Those who are interested in the improvement of relations between the United States and the United Kingdom must be concerned about the reporting of American news in the popular press. More space is devoted to news from the United States than formerly, and correspondents for the London dailies travel more widely than they did in the past. Men like the late Robert Waithman of the News Chronicle did their best to get out of Washington and New York and see the country. But too often the correspondents devote time and space to the more frivolous aspects of American life. From the standpoint of international relations, the space devoted to the stream of stories about the royal family might be better spent on a frank discussion of why the mass of Americans feel as they do about the Communist government in Peiping.
Some good judges of the national character believe that the great mass of the British working class would not read such information even if the newspapers provided it. They see this group as complacent and politically lethargic, no longer willing to be stirred, as it was a generation ago, by great events in the outside world. If this is true, the future is dark indeed. For more than at any time since the summer of 1940 the British people must take a realistic view of their position in the world. They cannot do this if, beyond a few perfunctory headlines, their newspapers provide only the details of the latest murder or the bust measurements of Hollywood stars. To an observer from abroad, it is only too evident that the great problems of our times are not being brought to the people of Britain by their popular newspapers in a serious manner.
THE OLD SCHOOL TIE
Few institutions in Britain are more difficult for Americans to understand than the public schools. Yet a knowledge of the system, how it works, its influence upon British society, its traditions and customs, even its sports is essential to a knowledge of modern Britain. We are going to hear a great deal about the public schools in the coming years, for one of the great battles between the egalitarian, socialist Britain and the traditional, conservative Britain will be waged over the future of these schools.
The "public school" is in fact a private one. The public-school system includes all the schools of this type in Britain. As an influence on the national character it has been and still is extraordinarily potent. This influence is social and political as well as educational. It is, I think, fair to say that to hundreds of thousands in the upper and middle classes, attendance at Eton is regarded as more important than attendance at Oxford.
There are about two hundred public schools in Britain. They range from old established institutions like Eton, Harrow, Charter-house, Winchester, Rugby, Haileybury, and Wellington to smaller schools whose fame is local and whose plant, equipment, and teaching staff are little better, and in some cases inferior, to those of the state schools.
What keeps the public-school system alive in an era that has seen the fall of so many bastions of class and privilege?
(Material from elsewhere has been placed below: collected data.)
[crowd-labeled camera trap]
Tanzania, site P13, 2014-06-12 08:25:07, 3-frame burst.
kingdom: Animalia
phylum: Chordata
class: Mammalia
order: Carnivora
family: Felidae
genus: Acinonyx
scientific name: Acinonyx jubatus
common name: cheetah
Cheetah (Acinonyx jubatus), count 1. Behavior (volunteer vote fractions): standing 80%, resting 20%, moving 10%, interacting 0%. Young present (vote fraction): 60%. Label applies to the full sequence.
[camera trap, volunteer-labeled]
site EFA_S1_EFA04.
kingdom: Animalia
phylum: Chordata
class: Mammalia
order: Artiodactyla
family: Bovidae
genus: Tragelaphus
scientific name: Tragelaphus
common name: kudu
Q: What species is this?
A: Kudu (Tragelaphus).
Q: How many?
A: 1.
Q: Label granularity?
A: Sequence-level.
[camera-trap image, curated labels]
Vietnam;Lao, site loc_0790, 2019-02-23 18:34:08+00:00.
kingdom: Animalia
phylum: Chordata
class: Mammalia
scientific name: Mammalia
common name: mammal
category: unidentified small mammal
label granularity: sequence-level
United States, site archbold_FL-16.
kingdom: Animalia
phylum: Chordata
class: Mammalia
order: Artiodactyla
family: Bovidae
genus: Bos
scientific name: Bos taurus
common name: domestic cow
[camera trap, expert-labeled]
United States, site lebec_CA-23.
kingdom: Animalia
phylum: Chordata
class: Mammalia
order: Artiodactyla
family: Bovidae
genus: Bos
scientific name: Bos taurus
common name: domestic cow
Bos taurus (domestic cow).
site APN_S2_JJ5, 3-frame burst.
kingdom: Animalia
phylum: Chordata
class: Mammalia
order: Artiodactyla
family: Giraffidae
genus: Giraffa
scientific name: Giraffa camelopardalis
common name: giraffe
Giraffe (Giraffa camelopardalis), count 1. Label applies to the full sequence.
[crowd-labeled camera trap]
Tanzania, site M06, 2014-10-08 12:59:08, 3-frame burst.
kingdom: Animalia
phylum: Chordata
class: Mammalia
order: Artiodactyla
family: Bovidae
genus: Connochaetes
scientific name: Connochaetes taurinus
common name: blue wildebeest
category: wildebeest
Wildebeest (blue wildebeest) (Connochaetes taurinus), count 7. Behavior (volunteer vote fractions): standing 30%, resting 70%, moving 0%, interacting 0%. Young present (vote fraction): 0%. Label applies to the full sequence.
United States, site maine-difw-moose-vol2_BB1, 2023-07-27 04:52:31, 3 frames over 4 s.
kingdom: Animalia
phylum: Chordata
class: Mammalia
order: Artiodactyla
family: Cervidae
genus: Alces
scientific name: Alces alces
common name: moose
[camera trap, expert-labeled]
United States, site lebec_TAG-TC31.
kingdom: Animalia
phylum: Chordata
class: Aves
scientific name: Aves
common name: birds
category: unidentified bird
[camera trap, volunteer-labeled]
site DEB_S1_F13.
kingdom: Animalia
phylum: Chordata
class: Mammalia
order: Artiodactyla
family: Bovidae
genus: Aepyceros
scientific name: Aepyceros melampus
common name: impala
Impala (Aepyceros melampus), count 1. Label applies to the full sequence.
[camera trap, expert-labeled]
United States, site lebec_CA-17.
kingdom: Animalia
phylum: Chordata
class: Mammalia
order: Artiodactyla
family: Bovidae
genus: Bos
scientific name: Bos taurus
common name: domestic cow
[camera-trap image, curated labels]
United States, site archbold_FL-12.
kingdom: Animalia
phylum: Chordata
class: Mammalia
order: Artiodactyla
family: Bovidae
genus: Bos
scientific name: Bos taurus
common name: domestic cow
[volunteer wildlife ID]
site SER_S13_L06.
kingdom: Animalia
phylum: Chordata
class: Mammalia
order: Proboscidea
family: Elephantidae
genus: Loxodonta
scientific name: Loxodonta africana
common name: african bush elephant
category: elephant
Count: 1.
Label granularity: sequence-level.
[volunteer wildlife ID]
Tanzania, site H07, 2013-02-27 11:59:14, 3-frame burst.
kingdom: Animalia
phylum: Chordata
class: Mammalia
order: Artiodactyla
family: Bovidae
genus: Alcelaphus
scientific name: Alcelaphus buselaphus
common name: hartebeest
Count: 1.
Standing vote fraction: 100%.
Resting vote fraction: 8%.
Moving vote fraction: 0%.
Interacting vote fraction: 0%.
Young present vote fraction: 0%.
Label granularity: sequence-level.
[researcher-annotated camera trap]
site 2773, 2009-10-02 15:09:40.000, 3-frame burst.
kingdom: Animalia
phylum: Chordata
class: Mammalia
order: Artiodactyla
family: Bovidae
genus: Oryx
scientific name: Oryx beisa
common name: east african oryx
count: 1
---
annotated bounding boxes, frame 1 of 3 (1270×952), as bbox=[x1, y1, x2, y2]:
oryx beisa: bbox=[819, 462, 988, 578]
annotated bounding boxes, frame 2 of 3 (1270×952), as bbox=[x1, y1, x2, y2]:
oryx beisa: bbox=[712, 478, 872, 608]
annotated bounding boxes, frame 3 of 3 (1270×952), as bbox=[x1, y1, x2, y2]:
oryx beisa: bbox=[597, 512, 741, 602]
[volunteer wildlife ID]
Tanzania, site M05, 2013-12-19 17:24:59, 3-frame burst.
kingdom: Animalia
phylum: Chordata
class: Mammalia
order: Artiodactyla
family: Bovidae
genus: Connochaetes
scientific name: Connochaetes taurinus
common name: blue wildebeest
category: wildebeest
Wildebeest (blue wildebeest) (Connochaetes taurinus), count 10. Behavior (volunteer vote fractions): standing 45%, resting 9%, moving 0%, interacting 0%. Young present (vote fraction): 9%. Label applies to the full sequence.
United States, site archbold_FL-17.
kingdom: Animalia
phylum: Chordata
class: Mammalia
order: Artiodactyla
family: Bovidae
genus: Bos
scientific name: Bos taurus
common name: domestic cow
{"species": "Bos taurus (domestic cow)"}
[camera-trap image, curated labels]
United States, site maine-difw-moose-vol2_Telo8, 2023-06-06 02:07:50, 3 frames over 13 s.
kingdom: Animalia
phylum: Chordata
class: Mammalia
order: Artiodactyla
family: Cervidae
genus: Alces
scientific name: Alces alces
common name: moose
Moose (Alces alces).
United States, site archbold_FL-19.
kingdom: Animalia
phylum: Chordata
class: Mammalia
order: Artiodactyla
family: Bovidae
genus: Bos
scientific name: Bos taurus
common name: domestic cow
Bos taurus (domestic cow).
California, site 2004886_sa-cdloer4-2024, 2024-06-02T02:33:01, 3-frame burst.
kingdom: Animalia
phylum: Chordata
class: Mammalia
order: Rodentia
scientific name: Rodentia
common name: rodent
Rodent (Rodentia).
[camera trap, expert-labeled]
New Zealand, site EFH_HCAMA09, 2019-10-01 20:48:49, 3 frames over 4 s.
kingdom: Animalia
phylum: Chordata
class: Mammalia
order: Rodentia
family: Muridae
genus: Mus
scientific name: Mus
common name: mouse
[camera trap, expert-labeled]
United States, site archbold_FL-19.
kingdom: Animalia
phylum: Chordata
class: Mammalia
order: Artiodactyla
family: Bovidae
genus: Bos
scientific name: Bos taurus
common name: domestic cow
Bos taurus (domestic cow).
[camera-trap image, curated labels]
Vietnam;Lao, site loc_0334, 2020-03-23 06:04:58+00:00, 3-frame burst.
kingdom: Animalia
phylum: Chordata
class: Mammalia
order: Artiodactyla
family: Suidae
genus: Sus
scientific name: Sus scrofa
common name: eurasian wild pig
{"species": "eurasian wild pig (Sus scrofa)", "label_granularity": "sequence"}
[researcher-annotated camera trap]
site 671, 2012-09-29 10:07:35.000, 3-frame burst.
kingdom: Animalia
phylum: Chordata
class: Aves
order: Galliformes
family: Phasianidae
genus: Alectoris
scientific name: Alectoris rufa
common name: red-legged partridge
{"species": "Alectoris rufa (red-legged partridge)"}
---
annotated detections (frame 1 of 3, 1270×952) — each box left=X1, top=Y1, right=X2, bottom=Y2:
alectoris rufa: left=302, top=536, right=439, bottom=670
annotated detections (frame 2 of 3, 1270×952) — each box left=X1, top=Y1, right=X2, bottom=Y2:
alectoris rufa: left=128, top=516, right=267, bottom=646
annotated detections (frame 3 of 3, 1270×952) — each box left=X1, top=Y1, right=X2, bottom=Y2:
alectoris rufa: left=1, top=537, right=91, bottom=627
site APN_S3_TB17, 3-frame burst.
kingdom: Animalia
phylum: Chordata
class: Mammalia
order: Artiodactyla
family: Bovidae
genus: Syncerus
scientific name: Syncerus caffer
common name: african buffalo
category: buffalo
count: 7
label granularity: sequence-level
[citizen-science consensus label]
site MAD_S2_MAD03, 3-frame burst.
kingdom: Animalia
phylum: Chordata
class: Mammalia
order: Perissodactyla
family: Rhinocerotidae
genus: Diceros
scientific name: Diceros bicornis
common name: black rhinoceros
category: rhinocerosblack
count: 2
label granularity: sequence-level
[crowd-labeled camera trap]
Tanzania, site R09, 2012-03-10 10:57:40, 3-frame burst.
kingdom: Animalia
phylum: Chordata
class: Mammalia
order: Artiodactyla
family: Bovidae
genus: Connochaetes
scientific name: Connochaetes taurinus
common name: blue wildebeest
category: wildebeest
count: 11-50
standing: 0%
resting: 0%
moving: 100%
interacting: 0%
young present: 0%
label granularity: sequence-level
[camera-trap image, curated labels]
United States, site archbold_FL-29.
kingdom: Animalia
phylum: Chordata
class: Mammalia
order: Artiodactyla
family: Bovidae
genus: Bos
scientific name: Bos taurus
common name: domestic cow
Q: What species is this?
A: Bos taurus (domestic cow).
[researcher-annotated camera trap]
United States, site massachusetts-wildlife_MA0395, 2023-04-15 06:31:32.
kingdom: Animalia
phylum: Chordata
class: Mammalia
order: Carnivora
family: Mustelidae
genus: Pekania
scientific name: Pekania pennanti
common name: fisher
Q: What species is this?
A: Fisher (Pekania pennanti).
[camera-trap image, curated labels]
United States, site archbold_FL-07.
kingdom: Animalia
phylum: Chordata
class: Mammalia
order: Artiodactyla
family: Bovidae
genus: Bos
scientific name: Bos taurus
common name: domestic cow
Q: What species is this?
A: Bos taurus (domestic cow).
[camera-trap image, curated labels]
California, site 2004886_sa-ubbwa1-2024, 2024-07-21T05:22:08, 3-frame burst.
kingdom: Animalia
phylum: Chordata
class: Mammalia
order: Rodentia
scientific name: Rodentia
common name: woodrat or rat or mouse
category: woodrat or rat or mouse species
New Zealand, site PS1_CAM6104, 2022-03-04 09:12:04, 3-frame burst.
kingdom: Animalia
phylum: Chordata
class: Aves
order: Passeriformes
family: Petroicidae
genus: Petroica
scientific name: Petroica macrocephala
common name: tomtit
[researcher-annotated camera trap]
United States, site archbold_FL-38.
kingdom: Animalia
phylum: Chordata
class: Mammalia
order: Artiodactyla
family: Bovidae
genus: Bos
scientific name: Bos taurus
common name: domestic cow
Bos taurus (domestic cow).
To begin with, the public schools represent a well-established, wealthy, and acute force within British society. Such a force fights to maintain its position against the public criticism and political maneuverings of its enemies. The fight is led by men who are sincerely convinced that the continuation of the public-school system is necessary to the maintenance of Britain's position in the world, and they will devote time, money, and effort to win the fight. One of the mistakes made by the Socialist groups that attack the public-school system is to underestimate the wit and energy of those who defend it.
Yet the existence of a powerful institution is no guarantee of its future life in a country that has changed and is changing so rapidly as Britain. The public schools survive and even flourish because of the conviction widely held throughout the upper and middle classes that such schools provide the best type of education for their boys. Indeed, the conviction goes even deeper in the class structure: it is noteworthy that as new groups move up the economic scale into the middle class, these too seek to send their boys to a public school.
Elsewhere I have mentioned the sacrifices that the old middle class makes to preserve its position in British society. Nowhere are these sacrifices more evident than in the struggle to raise the money to send the son or sons of the family to a public school. The Continental holiday may be given up in favor of two weeks at an English seaside resort. The car must be patched up and run for another year. Father will go without a new overcoat, and mother will abandon her monthly trip to "town" to see a play. But John will go to his father's old school. Why?
At the best public schools the formal education is excellent. But when the middle-class Briton speaks of the education his son gets at a public school he is referring only partially to what the boy learns from books. Principally, he is thinking about the development of the boy's character at the school, about the friends he will make there, and about how these friends and attendance at this old school will help the boy later in life.